Mengalahkan ASEAN | Lingkungan | Asia Tenggara
Salah langkah nyata menteri lingkungan hidup Indonesia adalah bahwa dia menusuk ilusi kemajuan dengan mengatakan bagian yang tenang keras-keras.
Iklan
Indonesia membuat gelombang pada konferensi iklim COP26 minggu lalu dengan terlebih dahulu menyetujui, bersama dengan lebih dari 100 negara lain, untuk mengakhiri deforestasi pada tahun 2030 dan kemudian tampaknya mundur pada janji itu segera. Siti Nurbaya Bakar, menteri lingkungan hidup dan kehutanan, melalui Twitter dan menyatakan bahwa komitmen Indonesia untuk mengakhiri deforestasi tidak akan mengorbankan pembangunan ekonominya.
Kemarahan media sosial mengikuti dengan cepat dan marah, dengan menteri kemudian mengklarifikasi apa yang dia maksud adalah kelestarian lingkungan dan pembangunan ekonomi harus seimbang. Drama kecil ini mungkin akan berakhir dengan cepat, tetapi menyentuh isu-isu yang lebih besar terkait COP26, kebijakan iklim, dan politik Indonesia. Poin utamanya adalah batasan dari apa yang dapat dicapai secara realistis di forum seperti COP26.

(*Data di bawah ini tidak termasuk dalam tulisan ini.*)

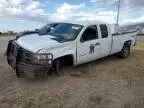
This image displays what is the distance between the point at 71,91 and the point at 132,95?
1.60 metres

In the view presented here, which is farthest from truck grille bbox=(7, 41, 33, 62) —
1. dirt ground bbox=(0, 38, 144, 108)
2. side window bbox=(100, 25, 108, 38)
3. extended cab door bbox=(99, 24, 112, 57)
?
side window bbox=(100, 25, 108, 38)

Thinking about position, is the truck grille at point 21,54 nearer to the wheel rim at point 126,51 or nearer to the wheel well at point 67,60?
the wheel well at point 67,60

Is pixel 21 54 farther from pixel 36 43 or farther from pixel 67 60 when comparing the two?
pixel 67 60

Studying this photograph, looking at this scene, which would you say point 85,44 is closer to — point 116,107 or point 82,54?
point 82,54

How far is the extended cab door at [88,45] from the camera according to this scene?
7777 mm

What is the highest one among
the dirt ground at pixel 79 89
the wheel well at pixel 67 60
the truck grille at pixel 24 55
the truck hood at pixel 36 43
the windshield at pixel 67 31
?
the windshield at pixel 67 31

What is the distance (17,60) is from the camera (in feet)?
22.0

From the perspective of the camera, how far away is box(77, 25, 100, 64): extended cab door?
25.5ft

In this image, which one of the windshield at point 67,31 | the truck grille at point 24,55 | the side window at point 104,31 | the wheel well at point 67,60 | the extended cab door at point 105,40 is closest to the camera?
the truck grille at point 24,55

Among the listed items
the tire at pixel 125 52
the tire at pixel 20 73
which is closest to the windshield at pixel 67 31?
the tire at pixel 20 73

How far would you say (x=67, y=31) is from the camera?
8.28 m

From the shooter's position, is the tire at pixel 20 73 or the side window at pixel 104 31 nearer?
the tire at pixel 20 73

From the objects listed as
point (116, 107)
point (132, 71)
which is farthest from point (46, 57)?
point (132, 71)

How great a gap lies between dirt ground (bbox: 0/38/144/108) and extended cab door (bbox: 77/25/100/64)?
1.72 feet
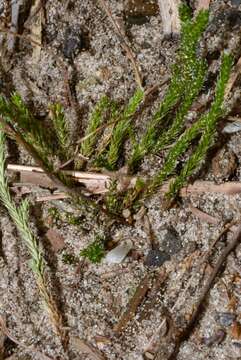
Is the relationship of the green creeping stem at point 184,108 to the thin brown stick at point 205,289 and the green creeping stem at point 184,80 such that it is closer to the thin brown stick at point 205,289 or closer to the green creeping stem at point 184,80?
the green creeping stem at point 184,80

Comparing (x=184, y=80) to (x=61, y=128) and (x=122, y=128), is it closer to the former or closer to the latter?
(x=122, y=128)

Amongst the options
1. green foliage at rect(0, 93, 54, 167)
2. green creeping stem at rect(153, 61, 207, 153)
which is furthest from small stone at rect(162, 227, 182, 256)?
green foliage at rect(0, 93, 54, 167)

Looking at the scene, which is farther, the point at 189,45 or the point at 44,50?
the point at 44,50

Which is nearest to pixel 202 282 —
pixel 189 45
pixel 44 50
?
pixel 189 45

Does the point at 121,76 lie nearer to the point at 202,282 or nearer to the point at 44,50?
the point at 44,50

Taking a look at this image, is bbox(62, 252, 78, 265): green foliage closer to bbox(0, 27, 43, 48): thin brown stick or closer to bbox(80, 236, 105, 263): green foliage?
bbox(80, 236, 105, 263): green foliage

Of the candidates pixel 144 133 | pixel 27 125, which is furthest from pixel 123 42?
pixel 27 125
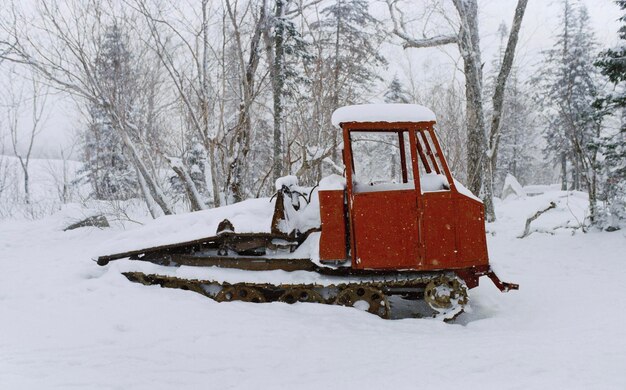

Sejauh ini kita telah melihat apa yang kita harapkan: setumpuk janji tidak mengikat yang aspiratif atau begitu luas sehingga mustahil untuk dilaksanakan. NS janji deforestasi adalah contoh sempurna. Janjinya adalah untuk “menghentikan dan membalikkan hilangnya hutan dan degradasi lahan pada tahun 2030.” Tetapi karena tidak mengikat dan istilah kunci seperti arti dari “kehilangan hutan” tidak didefinisikan, itu dibuat khusus untuk negara-negara untuk mengklaim bahwa mereka melakukan sesuatu, tanpa benar-benar melakukan apa-apa. Di satu sisi, kesalahan langkah menteri lingkungan hidup Indonesia yang sebenarnya adalah dia menusuk ilusi ini dengan mengatakan bagian yang tenang dengan lantang: Indonesia tidak akan berhenti menebang pohon, berhenti total.
Menurut Mongabay, Indonesia memiliki kawasan hutan tropis terluas ketiga di dunia, setelah Brasil dan Republik Demokratik Kongo. Negara ini kehilangan 115.459 hektar tutupan hutan pada tahun 2020 dari kegiatan seperti penebangan dan konversi lahan menjadi perkebunan kelapa sawit. Jika Indonesia benar-benar mematuhi ketentuan janji, kami berharap industri minyak sawit negara itu akan mendapat pukulan besar. Suka tidak suka, kelapa sawit adalah bisnis besar di Indonesia. Menurut Badan Pusat Statistik, pada tahun 2020 Indonesia mengekspor 27,3 juta ton minyak sawit senilai $18,4 miliar.
Pada tahun 2021, ketika ekonomi global mulai hidup kembali, ekspor minyak sawit Indonesia telah melonjak lebih banyak lagi, mencapai $18,5 miliar hanya dalam delapan bulan pertama tahun ini. Dari perspektif makroekonomi, ini sangat penting dalam menopang neraca berjalan negara dan mengkompensasi hilangnya devisa ketika pariwisata internasional runtuh. Minyak kelapa sawit (dan batu bara, seperti yang terjadi) telah memberi Indonesia sumber ekspor penting yang memungkinkannya bertahan lebih baik dari beberapa guncangan ekonomi terburuk akibat pandemi. Janji deforestasi COP26 pada dasarnya akan membatasi kemampuan Indonesia untuk melakukannya di masa depan tanpa menawarkan alternatif apa pun untuk menggantikannya.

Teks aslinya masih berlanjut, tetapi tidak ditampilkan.